Kate checked the second slide. ‘Right. I want everyone to look at both these examples and then we’ll have a quick recap on differential diagnoses and clinical behaviour for both types of tumours.’

‘Kate?’ A technician edged into the group. ‘Janet’s on the theatre run but due to get a piece of kidney from Theatre One. There’s an urgent case in Theatre Three. Bone biopsy being done on a thirteen-year-old girl. The surgery hasn’t started yet but do you want me to go and wait to collect the specimen?’

‘Please.

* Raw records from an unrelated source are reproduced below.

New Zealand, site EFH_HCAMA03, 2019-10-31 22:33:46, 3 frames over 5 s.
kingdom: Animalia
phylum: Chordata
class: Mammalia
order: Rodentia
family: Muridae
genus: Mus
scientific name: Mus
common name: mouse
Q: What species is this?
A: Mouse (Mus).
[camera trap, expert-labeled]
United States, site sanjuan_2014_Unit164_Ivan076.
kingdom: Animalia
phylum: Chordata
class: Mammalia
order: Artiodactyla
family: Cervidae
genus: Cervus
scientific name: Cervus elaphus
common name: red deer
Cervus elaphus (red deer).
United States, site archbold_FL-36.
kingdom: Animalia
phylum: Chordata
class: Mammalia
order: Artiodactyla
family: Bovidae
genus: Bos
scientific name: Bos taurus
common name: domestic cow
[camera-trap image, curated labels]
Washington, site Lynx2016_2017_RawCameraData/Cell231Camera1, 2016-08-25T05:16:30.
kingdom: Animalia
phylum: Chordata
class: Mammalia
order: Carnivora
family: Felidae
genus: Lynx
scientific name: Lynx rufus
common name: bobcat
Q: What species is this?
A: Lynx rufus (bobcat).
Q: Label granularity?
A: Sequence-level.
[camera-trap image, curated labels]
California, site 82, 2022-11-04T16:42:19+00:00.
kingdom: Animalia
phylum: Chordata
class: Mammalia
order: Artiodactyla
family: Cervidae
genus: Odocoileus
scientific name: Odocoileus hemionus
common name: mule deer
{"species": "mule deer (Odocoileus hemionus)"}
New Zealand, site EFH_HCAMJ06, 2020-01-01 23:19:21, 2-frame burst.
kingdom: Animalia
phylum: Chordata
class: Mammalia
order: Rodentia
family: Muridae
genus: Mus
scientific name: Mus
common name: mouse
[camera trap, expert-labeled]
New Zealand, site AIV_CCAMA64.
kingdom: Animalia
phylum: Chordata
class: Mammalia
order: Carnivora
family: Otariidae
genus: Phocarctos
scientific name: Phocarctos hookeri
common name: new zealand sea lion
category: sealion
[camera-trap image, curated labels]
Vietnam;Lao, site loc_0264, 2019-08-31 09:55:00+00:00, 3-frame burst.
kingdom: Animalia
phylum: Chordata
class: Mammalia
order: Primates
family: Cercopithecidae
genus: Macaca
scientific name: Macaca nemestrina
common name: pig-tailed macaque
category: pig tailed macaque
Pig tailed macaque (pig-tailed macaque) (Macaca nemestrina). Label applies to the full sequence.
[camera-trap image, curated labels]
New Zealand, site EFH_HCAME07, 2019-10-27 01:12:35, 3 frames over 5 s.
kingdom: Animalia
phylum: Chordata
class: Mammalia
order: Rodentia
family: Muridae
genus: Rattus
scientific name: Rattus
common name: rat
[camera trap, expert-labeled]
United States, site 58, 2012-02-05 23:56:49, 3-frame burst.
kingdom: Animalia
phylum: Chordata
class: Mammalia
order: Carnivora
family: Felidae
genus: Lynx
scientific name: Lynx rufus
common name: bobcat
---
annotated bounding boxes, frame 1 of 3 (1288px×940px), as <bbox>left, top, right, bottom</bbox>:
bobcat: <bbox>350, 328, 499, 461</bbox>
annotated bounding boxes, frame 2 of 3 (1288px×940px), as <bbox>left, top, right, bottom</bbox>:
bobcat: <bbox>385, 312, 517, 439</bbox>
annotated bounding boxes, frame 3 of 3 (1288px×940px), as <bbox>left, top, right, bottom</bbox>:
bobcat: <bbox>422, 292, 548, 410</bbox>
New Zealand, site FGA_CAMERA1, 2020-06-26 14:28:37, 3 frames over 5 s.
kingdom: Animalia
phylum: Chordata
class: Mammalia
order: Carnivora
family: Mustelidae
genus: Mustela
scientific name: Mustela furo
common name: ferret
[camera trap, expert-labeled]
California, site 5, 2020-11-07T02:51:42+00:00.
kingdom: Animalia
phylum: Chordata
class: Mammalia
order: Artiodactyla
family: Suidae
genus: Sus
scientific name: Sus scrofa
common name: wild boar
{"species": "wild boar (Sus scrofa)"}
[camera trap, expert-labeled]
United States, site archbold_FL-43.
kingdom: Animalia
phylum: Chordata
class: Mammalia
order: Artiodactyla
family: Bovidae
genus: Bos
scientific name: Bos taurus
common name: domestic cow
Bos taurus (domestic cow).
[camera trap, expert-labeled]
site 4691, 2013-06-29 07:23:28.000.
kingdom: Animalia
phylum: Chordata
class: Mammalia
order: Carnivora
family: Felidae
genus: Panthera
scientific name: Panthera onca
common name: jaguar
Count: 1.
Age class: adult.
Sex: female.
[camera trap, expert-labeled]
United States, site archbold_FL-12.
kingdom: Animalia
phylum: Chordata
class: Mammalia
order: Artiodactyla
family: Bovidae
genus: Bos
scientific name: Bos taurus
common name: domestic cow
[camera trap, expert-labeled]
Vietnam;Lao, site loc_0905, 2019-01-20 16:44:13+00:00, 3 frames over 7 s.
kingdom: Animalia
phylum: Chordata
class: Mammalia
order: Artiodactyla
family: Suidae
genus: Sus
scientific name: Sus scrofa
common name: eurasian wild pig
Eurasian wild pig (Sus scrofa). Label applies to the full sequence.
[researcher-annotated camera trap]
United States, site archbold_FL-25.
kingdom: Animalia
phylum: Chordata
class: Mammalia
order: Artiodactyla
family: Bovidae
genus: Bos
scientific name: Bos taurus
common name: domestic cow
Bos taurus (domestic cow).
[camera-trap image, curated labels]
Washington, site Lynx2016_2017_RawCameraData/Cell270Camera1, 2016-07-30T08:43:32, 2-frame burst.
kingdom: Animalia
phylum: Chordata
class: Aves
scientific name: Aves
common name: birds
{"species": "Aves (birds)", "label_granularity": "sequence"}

And bring it to me.’ Kate eyed her group of students again. ‘This is timely. You can see a real-time investigation on a bone biopsy. If it’s happening during surgery, the results are critical. It might mean the difference between losing or saving a limb.’

The group was milling between the two microscopes and debating clinical information when an alarm sounded a few minutes later.

‘Oh, no…’ It didn’t take much to trigger a fire alarm in a hospital and the disruption could be disastrous. Kate flicked a glance around her busy department. Could she afford to ignore it?

Someone rushed into the laboratory area. ‘There’s smoke coming from the kitchens,’ he shouted. ‘Everybody out.’

‘Oh, my God…’ Marie was looking terrified. ‘We’ll be caught in the basement. How do we get out?’